Excuse the typos, I'm observing...

Long time no post. I have been doing extensive research for Loft. Since I’ve never written anything with more than just a passing reference to an historical event I have been working my way through all the book information I can find on clothing of the early 20th century and the Triangle Waist fire. It’s interesting but I have to say that I’m doing it more to absorb the atmosphere than anything else.
As a side burp and to counteract the boredom brought on by too much time with head stuck in book, I have also been doing some opera research which left me open to a two day vacation in NYC to see an opera and just to soak up the City’s atmosphere (and alright, if you must, to feed the howling beast of obsession).
Thirty six hours of observation (20 straight of which I was awake) and application of several Buddhist principals that I have been reading about lately have left me with tons and tons of new material.
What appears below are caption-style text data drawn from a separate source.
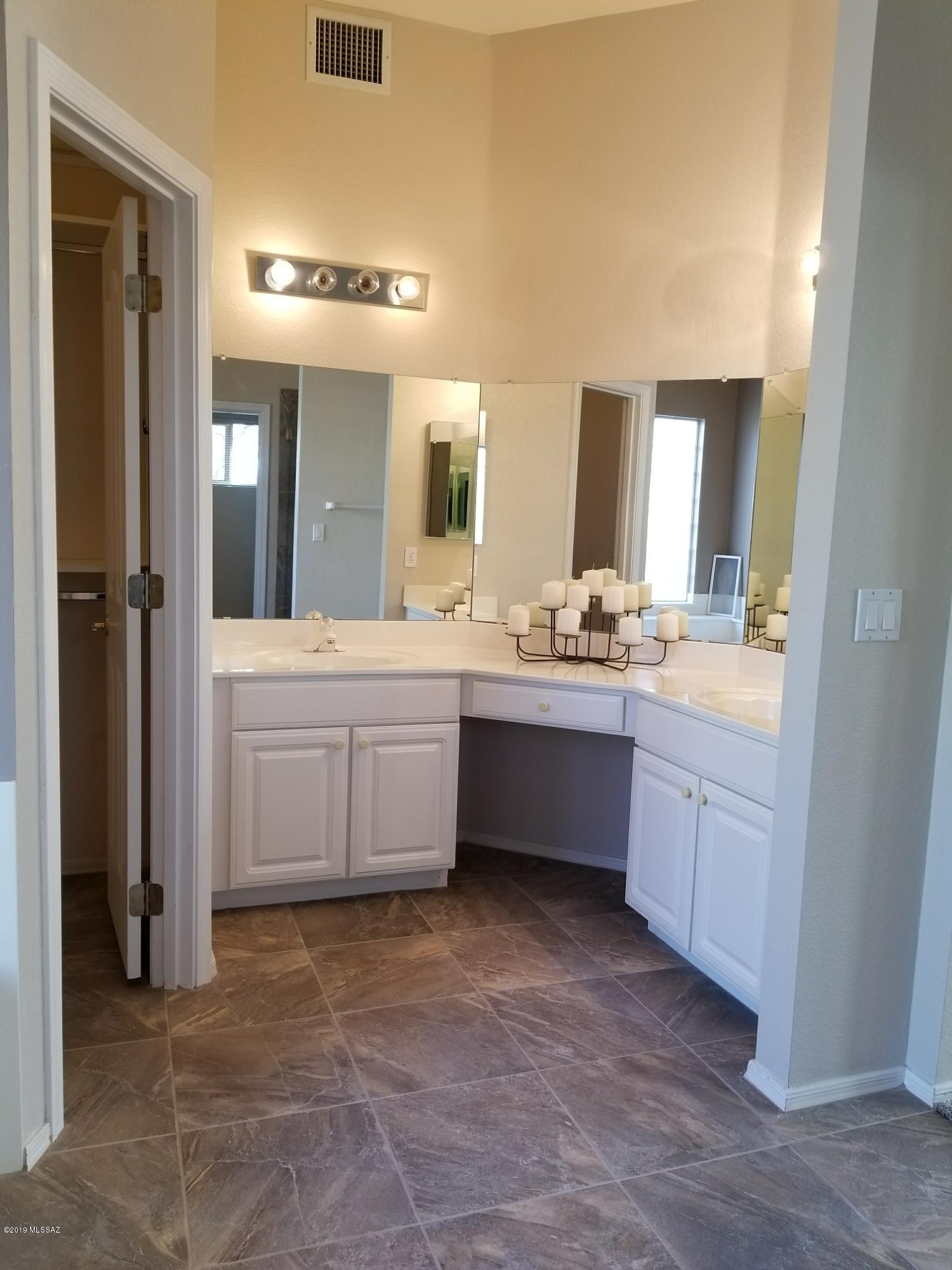 11229 N Via Rancho Naranjo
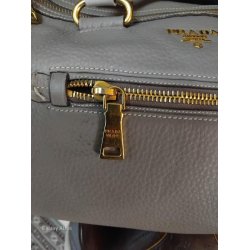 Prada taske i grt kalveskind.
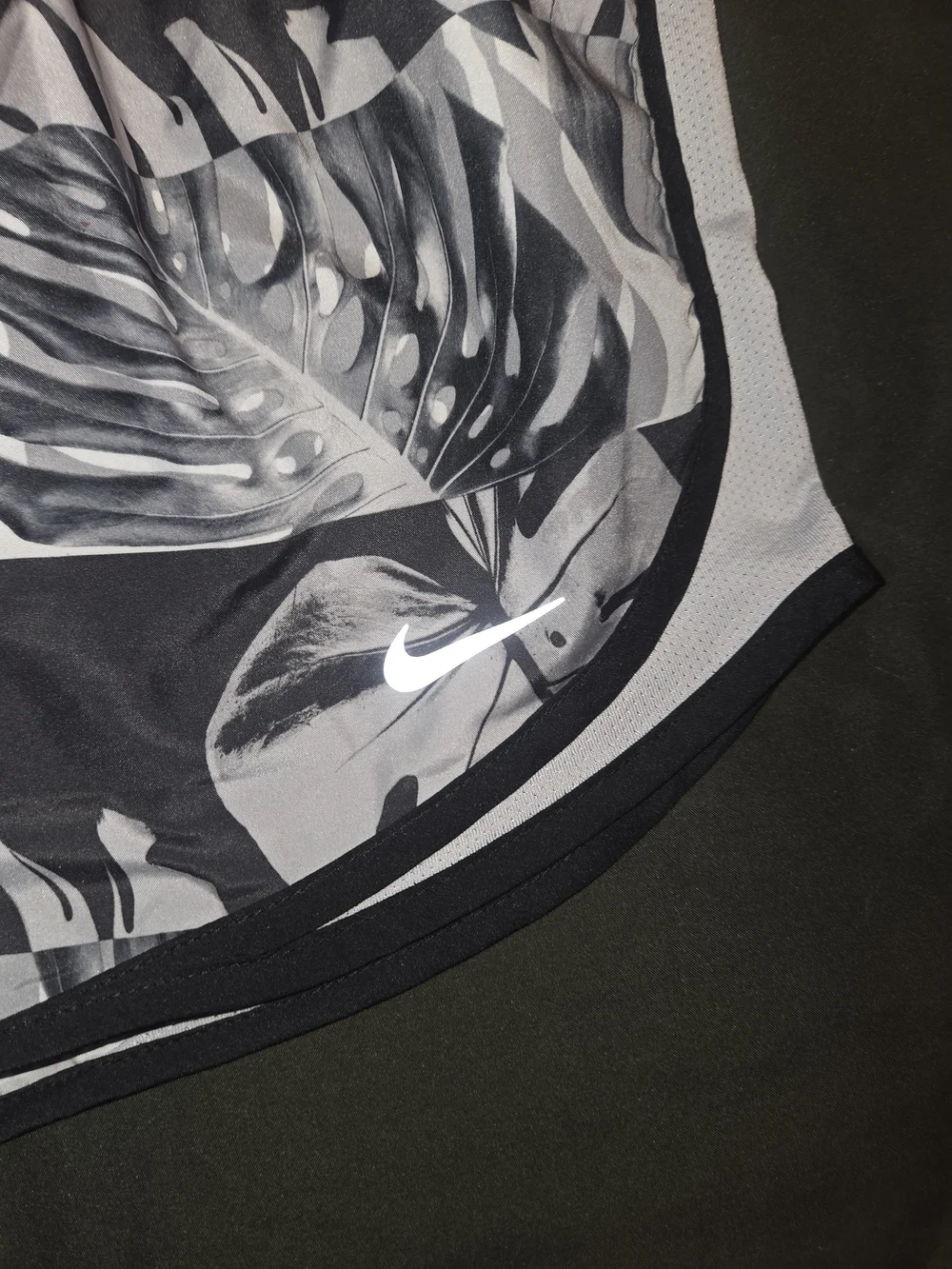 Nike Dri-FIT Womens Medium Running Shorts Black White Tropical Leaf Print - Picture 3 of 7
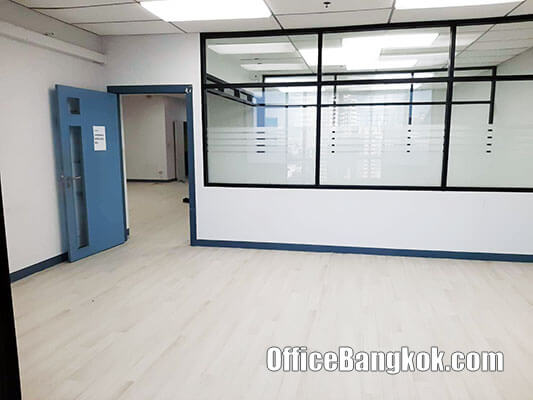 Rent Office Partly Furnished 300 Sqm On Rama 4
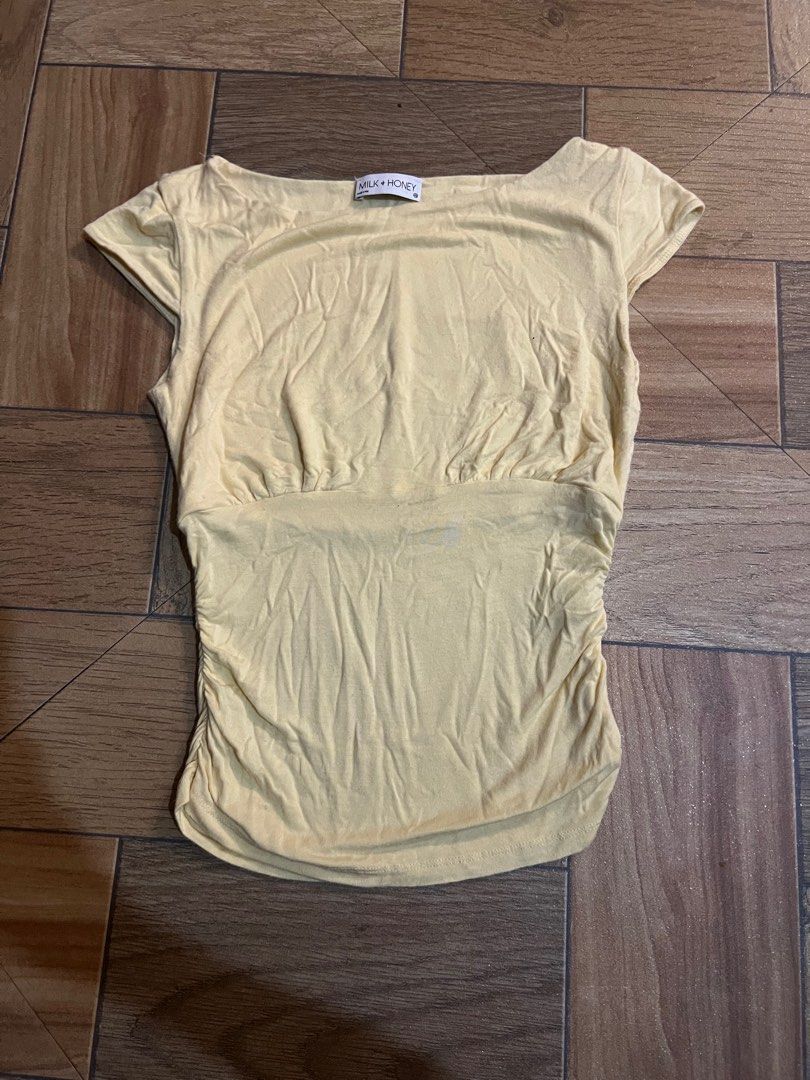 yellow top (Category: Shirts) located in Aguinaldo. Submitted by roversellz_ (Listing ID 1468902382, Image 1). Description: - you can lowkey see like the fizz or fuzz on the shirt - still so cute - butteryyellow in person .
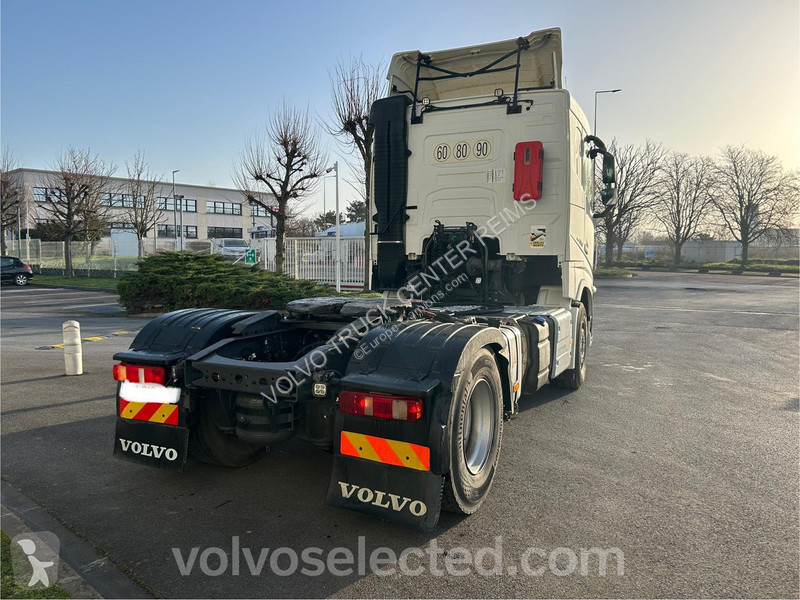 Cap tractor Volvo 500 - Sleeper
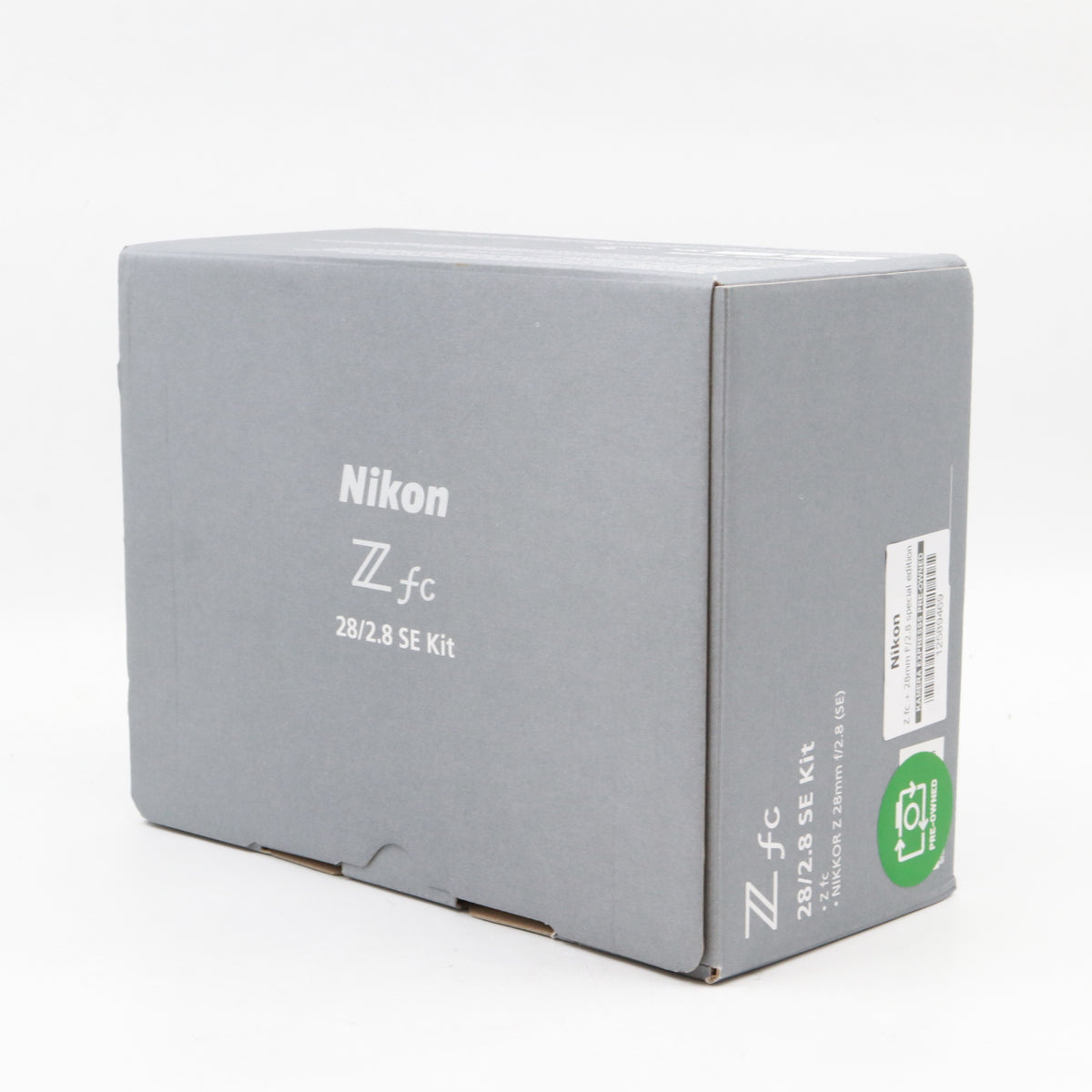 Nikon Z fc + 28mm F/2.8 special edition tweedehands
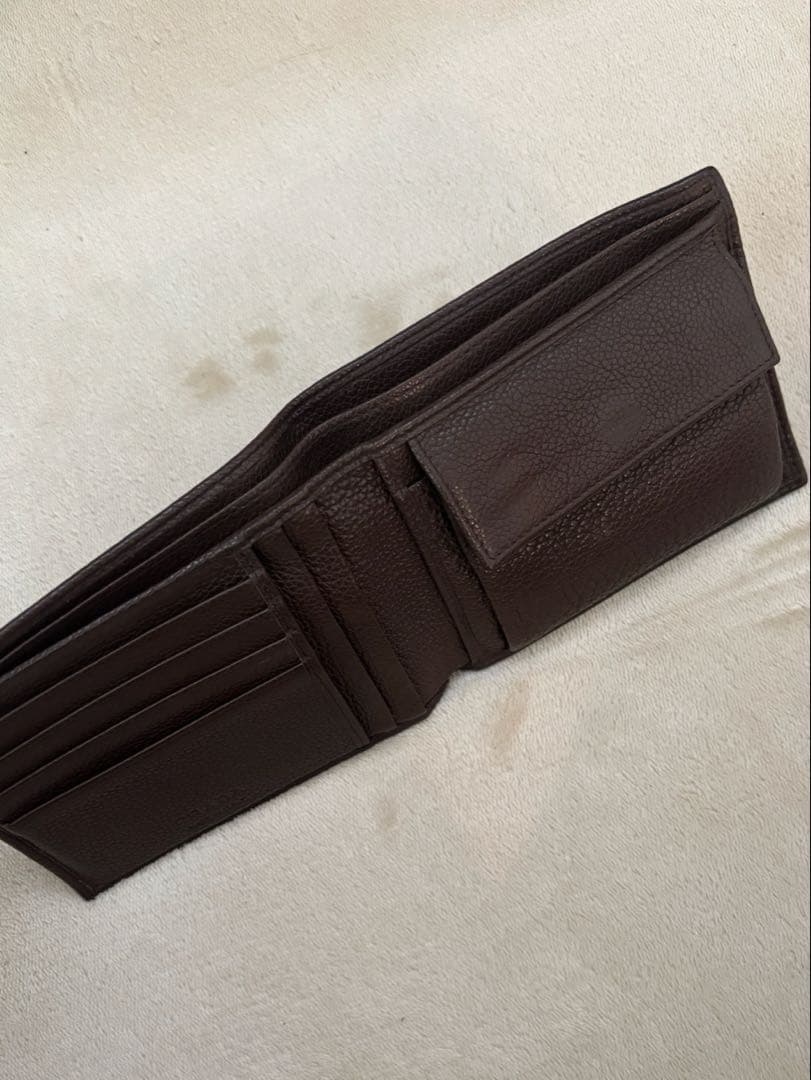 PRADA ダークブラウン 二つ折り財布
Since Loft is already over 100,000 words that’s a problem not an asset.
So…the off the topic observation is that opera singers approach acting in a totally different way than those who work in the musical theater (not a new observation, ask Paulo Szot) and that that is eminently visible when an opera singer who has taken a side trip to musical theater returns to the opera stage.
At Carmen last night most of the singers were quite decent opera singers and all of them (except Szot) went exactly where the music was taking them, giving us no more nor no less than the music demanded and at times falling into either stand and deliver or melodrama. (Here I must note that it has always been my contention that if you took Carmen and just transported it to the musical theater without a complete book rewrite it would never, ever make it past the first week-the book would be laughed out of the theater.) But the fact that they stayed within those that operatic stereotype made me yawn. Since I am quite familiar with all the music of Carmen, I knew exactly what to expect of each singer and was given just that. Boring.
Szot, with his hard-earned musical theater experience, was in another opera entirely than the rest of the cast. Whenever he showed up there was finally someone on stage who was inhabiting the role. Yes, the other singers were emoting the music but he was inhabiting the role. I wish to high heavens that the rest of the opera world would catch up in the acting category, stop wrestling with the music so much and wrestle with character.
Until that time I guess I will just have to pray that integration of music with acting is something that the opera world will discover for themselves someday by using some power of observation that they have lost along the way.
So all of the slogging around in the City-of-yellow-and black-snow made me realize that A) you only love the place you’re not (personal observation and B) collecting data for books is much more fun if you are not sitting in a library and reading but spending your time just paying attention to that which is around you.